The repository can - and should - create complex combination objects containing multiple associated entities. In domain-driven design, these are called aggregates - collections of associated objects organized into some cohesive structure. Your code doesn't have to call GetCustomer()
, GetOrdersForCustomer()
, GetInvoicesForCustomer()
separately - you just call myCustomerRepository.Load(customerId)
, and you get back a deep customer object with those properties already instantiated. I should also add that if you're returning individual objects based on specific database tables, then that's a perfectly valid approach, but it's not really a repository per sé - it's just a data-access layer.
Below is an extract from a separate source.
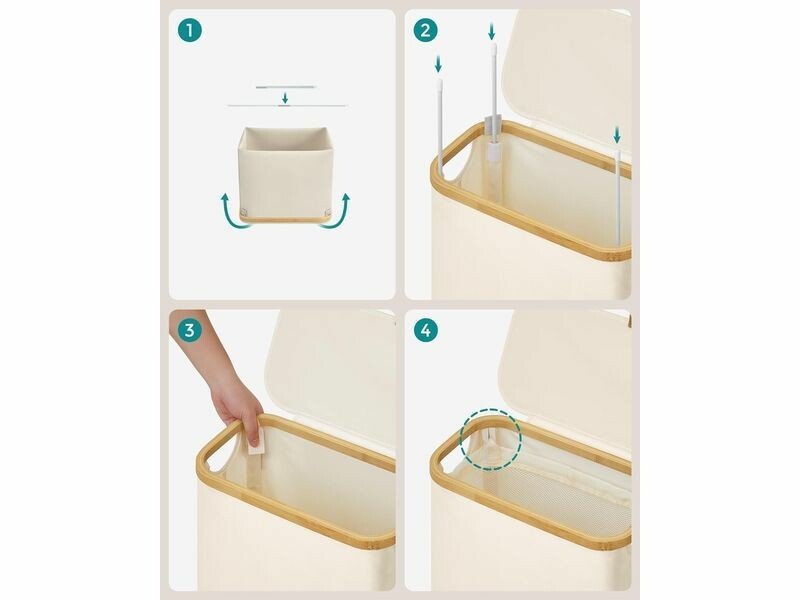 1

2

3

4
On one hand, there is a compelling argument that Linq-to-SQL objects, with their 'smart' properties and their deferred execution (i.e. not loading Customer.Orders until you actually use it) are a completely valid implementation of the repository pattern, because you're not actually running database code, you're running LINQ statements (which are then translated into DB code by the underlying LINQ provider)
On the other hand, as Matt Briggs' post points out, L2S is fairly tightly coupled to your database structure (one class per table) and has limitations (no many-many mappings, for example) - and you may be better off using L2S for data access within your repository, but then map the L2S objects onto your own domain model objects and return those.